Saved data entries
..........

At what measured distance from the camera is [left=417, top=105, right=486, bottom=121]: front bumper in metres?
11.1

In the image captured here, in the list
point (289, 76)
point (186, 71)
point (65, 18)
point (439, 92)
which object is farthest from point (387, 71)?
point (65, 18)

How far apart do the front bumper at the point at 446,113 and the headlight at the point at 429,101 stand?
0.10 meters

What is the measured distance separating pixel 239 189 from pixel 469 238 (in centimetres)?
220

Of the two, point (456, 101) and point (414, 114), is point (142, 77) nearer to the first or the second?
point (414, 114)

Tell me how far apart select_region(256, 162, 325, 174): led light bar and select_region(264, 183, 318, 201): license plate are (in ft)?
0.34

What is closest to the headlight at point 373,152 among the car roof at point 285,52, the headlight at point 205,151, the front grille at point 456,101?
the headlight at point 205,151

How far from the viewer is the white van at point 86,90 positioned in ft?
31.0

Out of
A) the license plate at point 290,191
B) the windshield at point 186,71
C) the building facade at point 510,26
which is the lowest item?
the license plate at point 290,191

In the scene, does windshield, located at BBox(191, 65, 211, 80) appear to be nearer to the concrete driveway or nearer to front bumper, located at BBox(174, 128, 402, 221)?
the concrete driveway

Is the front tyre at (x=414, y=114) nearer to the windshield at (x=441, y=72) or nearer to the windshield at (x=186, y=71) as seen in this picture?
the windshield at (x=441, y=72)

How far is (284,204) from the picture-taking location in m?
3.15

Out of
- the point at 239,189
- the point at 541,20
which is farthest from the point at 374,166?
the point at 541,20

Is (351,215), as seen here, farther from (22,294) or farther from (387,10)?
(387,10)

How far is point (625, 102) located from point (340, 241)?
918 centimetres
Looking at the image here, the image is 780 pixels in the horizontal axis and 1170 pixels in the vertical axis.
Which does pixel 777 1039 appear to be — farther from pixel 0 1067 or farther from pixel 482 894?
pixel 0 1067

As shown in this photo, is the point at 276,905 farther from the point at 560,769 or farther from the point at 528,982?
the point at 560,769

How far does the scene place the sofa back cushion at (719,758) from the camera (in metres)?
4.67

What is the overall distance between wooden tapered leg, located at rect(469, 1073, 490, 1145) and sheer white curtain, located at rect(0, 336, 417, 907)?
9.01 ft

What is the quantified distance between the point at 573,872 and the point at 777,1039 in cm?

..........

Format the records above as a JSON list of strings, with one string for each line and blank lines left out.

[
  "At what measured distance from the camera is [left=417, top=105, right=486, bottom=121]: front bumper in metres?",
  "11.1",
  "In the image captured here, in the list",
  "point (289, 76)",
  "point (186, 71)",
  "point (65, 18)",
  "point (439, 92)",
  "which object is farthest from point (387, 71)?",
  "point (65, 18)",
  "How far apart do the front bumper at the point at 446,113 and the headlight at the point at 429,101 stand?",
  "0.10 meters",
  "What is the measured distance separating pixel 239 189 from pixel 469 238 (in centimetres)?",
  "220",
  "Of the two, point (456, 101) and point (414, 114), is point (142, 77) nearer to the first or the second?",
  "point (414, 114)",
  "Tell me how far apart select_region(256, 162, 325, 174): led light bar and select_region(264, 183, 318, 201): license plate are (in ft)?",
  "0.34",
  "What is closest to the headlight at point 373,152 among the car roof at point 285,52, the headlight at point 205,151, the front grille at point 456,101?",
  "the headlight at point 205,151",
  "How far from the viewer is the white van at point 86,90 positioned in ft?",
  "31.0",
  "Out of",
  "A) the license plate at point 290,191",
  "B) the windshield at point 186,71",
  "C) the building facade at point 510,26",
  "which is the lowest item?",
  "the license plate at point 290,191",
  "In the scene, does windshield, located at BBox(191, 65, 211, 80) appear to be nearer to the concrete driveway or nearer to front bumper, located at BBox(174, 128, 402, 221)?",
  "the concrete driveway",
  "Is the front tyre at (x=414, y=114) nearer to the windshield at (x=441, y=72) or nearer to the windshield at (x=186, y=71) as seen in this picture?",
  "the windshield at (x=441, y=72)",
  "How far is (284,204) from the picture-taking location in m?",
  "3.15",
  "Out of",
  "- the point at 239,189",
  "- the point at 541,20",
  "which is farthest from the point at 374,166?",
  "the point at 541,20",
  "Is (351,215), as seen here, farther from (22,294) or farther from (387,10)?",
  "(387,10)",
  "How far is point (625, 102) located from point (340, 241)?",
  "918 centimetres",
  "Looking at the image here, the image is 780 pixels in the horizontal axis and 1170 pixels in the vertical axis.",
  "Which does pixel 777 1039 appear to be — farther from pixel 0 1067 or farther from pixel 482 894?",
  "pixel 0 1067",
  "As shown in this photo, is the point at 276,905 farther from the point at 560,769 or farther from the point at 528,982?",
  "the point at 560,769",
  "How far does the scene place the sofa back cushion at (719,758) from the camera (in metres)?",
  "4.67",
  "What is the overall distance between wooden tapered leg, located at rect(469, 1073, 490, 1145) and sheer white curtain, located at rect(0, 336, 417, 907)?",
  "9.01 ft",
  "What is the quantified distance between the point at 573,872 and the point at 777,1039 in cm?"
]